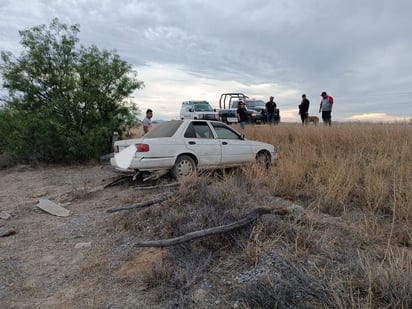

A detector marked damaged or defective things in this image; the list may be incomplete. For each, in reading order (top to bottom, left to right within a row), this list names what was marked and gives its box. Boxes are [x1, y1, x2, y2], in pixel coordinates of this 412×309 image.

crashed car [110, 119, 276, 179]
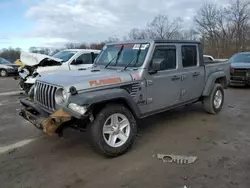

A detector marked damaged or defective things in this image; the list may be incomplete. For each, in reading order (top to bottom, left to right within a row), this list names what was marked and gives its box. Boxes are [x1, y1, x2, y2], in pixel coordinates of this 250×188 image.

front bumper damage [19, 97, 71, 136]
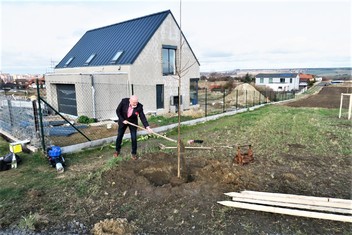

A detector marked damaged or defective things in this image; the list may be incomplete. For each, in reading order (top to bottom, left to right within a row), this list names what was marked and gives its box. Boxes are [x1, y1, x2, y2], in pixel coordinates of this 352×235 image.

rusty metal object [234, 145, 253, 165]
§ §
## Problem
Each record above needs to be retyped exactly, without any pictures.

## Response to this task
A detector marked damaged or defective things in this image; the list may be incomplete. For each, in reading order (top to bottom, left to right within a row), this list names what was marked and gives its box. Boxes are [x1, y1, x2, y2], in pixel coordinates of this 412×309 image.

crashed car [110, 119, 276, 179]

A detector marked damaged or defective things in this image; the list may be incomplete. For each, in reading order (top to bottom, left to right within a row), this list names what was marked and gives its box. Boxes are [x1, y1, x2, y2], in pixel coordinates of this 250×188 image.

front bumper damage [19, 97, 71, 136]

A detector marked damaged or defective things in this image; the list may be incomplete. For each, in reading order (top to bottom, left to right within a row), this list names what was marked and gives its box. Boxes are [x1, y1, x2, y2], in pixel coordinates of this 352×235 image.

rusty metal object [234, 145, 253, 165]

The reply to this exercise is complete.